Emergency Medicine practices carry a 12% average claim denial rate, the highest among hospital-based physician specialties according to CMS claims data. The complexity of modifier 25 usage, critical care documentation requirements, and EMTALA compliance obligations create multiple points of failure between the patient encounter and payment. MMBS resolves 85% of Emergency Medicine denials on first appeal, compared to an industry benchmark closer to 60%, by targeting the specific root causes behind each CARC code before submission.
CO-4: Procedure Code Inconsistent with Modifier
CARC code CO-4 is the leading denial reason for Emergency Medicine claims that bill an E/M service (99281-99285) with modifier 25 alongside a minor procedure such as wound repair (CPT 12001). The claim adjustment reason code CO-4 indicates that the procedure code submitted is inconsistent with the modifier appended, meaning the payer’s adjudication system finds no clinical basis for separate payment of the E/M. The root cause is almost always documentation: the E/M clinical note does not clearly describe a reason for the visit separate from the procedure. Prevention requires physicians to document two distinct clinical stories, one for the E/M reason (e.g., abdominal pain, ICD-10-CM R10.9) and one for the procedure indication (e.g., traumatic laceration, S01.01A), before appending modifier 25.
CO-97: Service Bundled into Another Allowance
CARC code CO-97 signals that the billed service or procedure is included in the allowance for another service already adjudicated under the National Correct Coding Initiative (NCCI). In Emergency Medicine, CO-97 commonly appears when critical care time (99291) is billed alongside separately reported procedures that CMS NCCI edits consider bundled into critical care, such as interpretation of cardiac rhythm strips. The root cause is failure to apply the NCCI edit table before submission. MMBS uses clearinghouse pre-submission NCCI scrubbing to catch bundling conflicts and either unbundle with a modifier or remove the duplicate code before the claim reaches the payer.
CO-16: Claim Lacks Information Needed for Adjudication
CARC code CO-16 indicates the claim is missing required data elements.
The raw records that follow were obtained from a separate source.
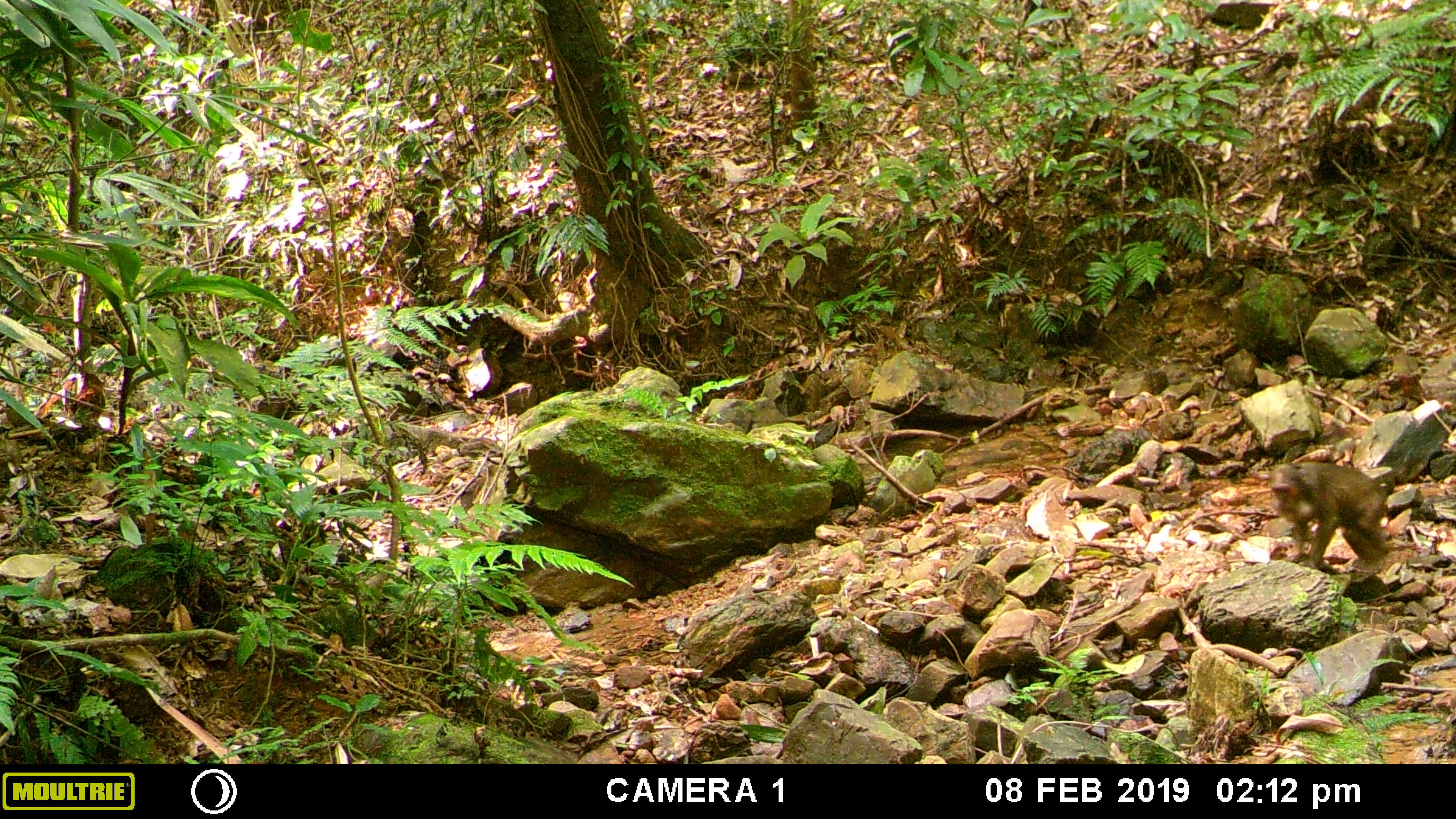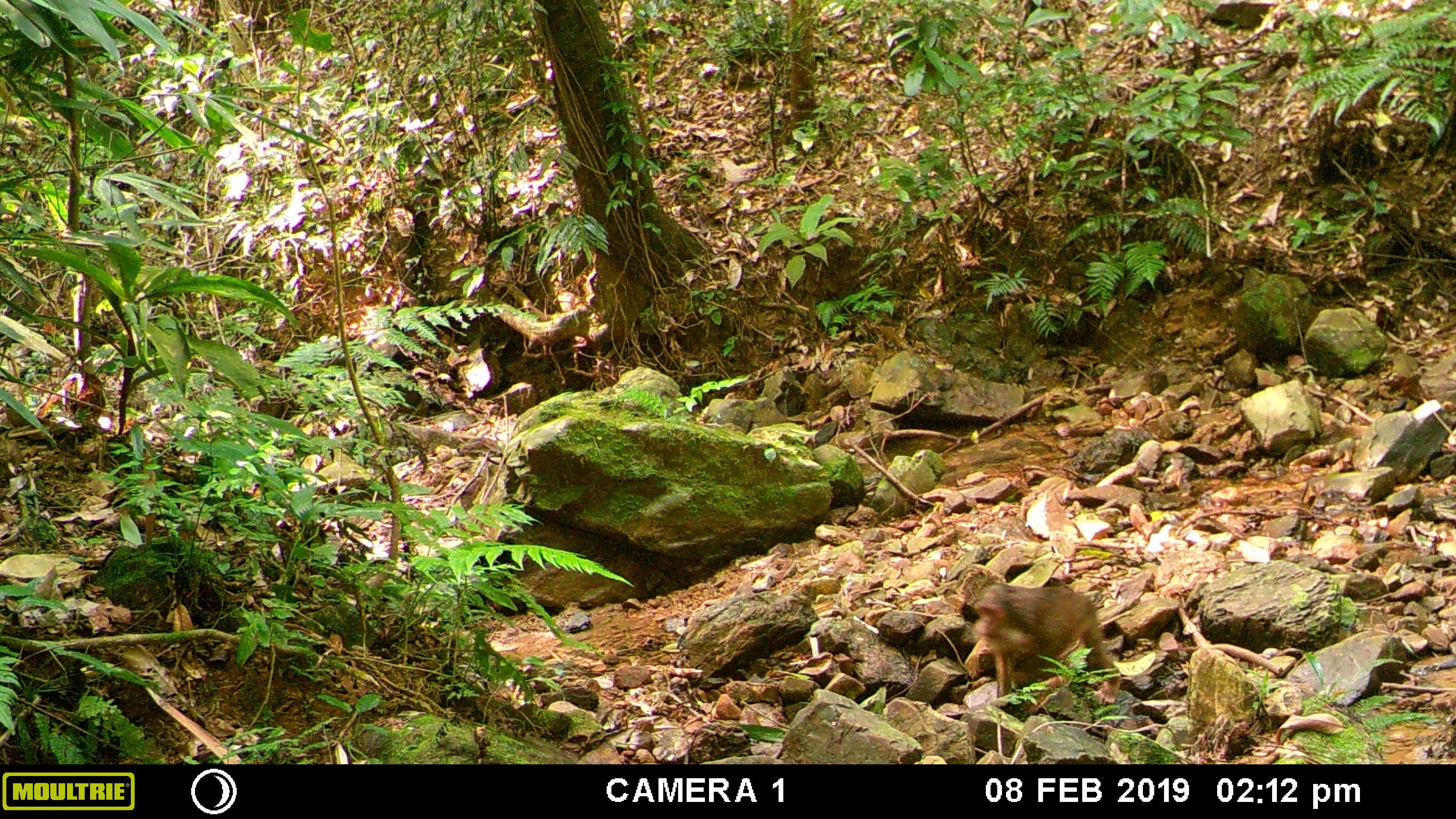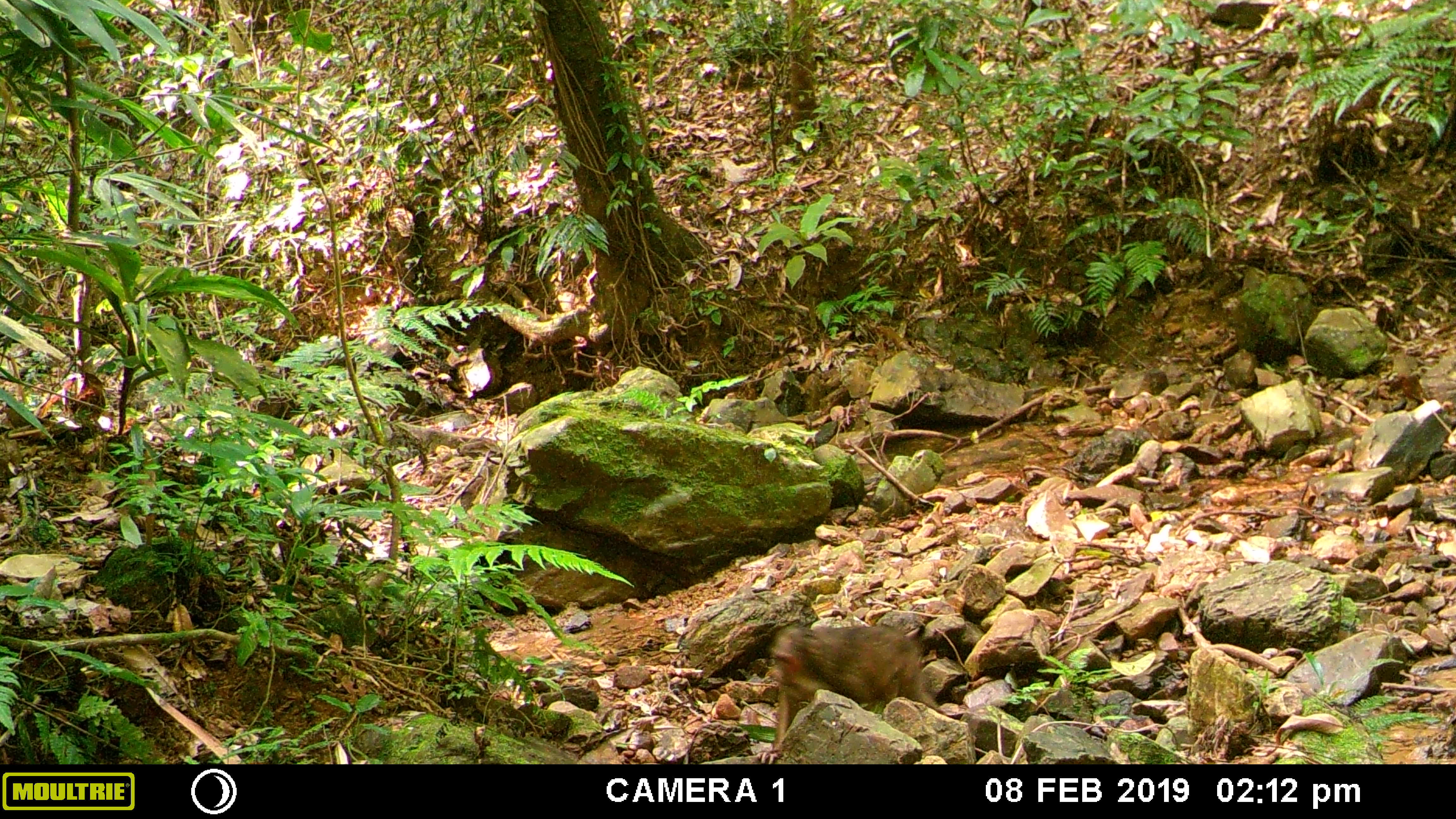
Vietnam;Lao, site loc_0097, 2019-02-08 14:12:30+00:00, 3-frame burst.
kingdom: Animalia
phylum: Chordata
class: Mammalia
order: Primates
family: Cercopithecidae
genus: Macaca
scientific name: Macaca arctoides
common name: stump-tailed macaque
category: stump tailed macaque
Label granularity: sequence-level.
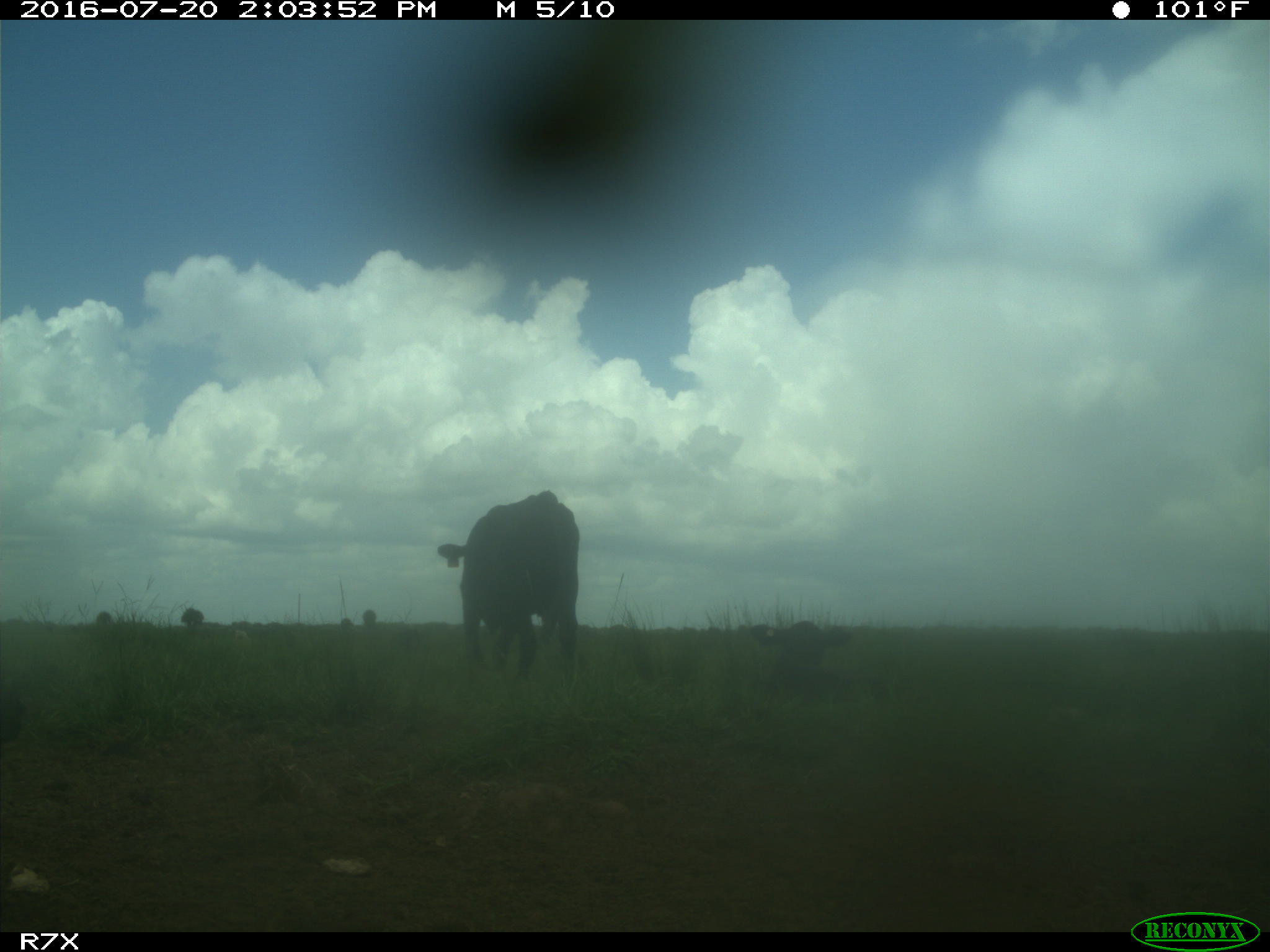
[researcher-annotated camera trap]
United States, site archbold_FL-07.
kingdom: Animalia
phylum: Chordata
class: Mammalia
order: Artiodactyla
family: Bovidae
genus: Bos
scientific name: Bos taurus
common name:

For Emergency Medicine claims, CO-16 most frequently appears when the ICD-10-CM principal diagnosis code is missing or uses an unspecified code where a more specific code is available, when the physician’s National Provider Identifier (NPI) is absent or mismatched, or when the attending physician’s signature is missing from the medical record. CMS Form CMS-1500 requires the treating physician’s NPI in Box 24J for each service line. MMBS billing staff perform a claim completeness check against the HIPAA-required X12 837P data elements before submission, reducing CO-16 denials by more than 70% compared to pre-MMBS baselines on new accounts.
CO-50: Not a Covered Service
CARC code CO-50 indicates the payer determined the service is not covered under the patient’s benefit plan. In Emergency Medicine, CO-50 most often appears on claims for services provided to patients whose plan requires prior authorization, when the ED services are deemed non-emergent in retrospect, or when a commercial payer’s retrospective review determines the visit did not meet the clinical criteria for emergency care. The Affordable Care Act (ACA) prudent layperson standard, codified in 42 USC 1395dd, requires commercial payers and Medicaid plans to cover ED services based on the patient’s presenting symptoms, not the final diagnosis. Appeals citing the ACA prudent layperson standard succeed in overturning CO-50 denials in the majority of cases when the presenting symptoms (e.g., chest pain R07.9, severe abdominal pain R10.9) reasonably suggested an emergency.
Denial Rate Comparison
The Emergency Medicine industry average denial rate of 12% results in significant revenue loss: on a practice billing 2,000 claims per month at an average allowed amount of $150, a 12% denial rate represents $36,000 in monthly revenue at risk. Even with appeal recovery, claims that require resubmission take 45 to 90 additional days to pay, extending AR days beyond the 45-to-55-day industry average. MMBS Emergency Medicine accounts achieve a denial rate below 4% through pre-submission scrubbing, modifier documentation review, and real-time eligibility confirmation, keeping AR days in the 28-to-32-day range.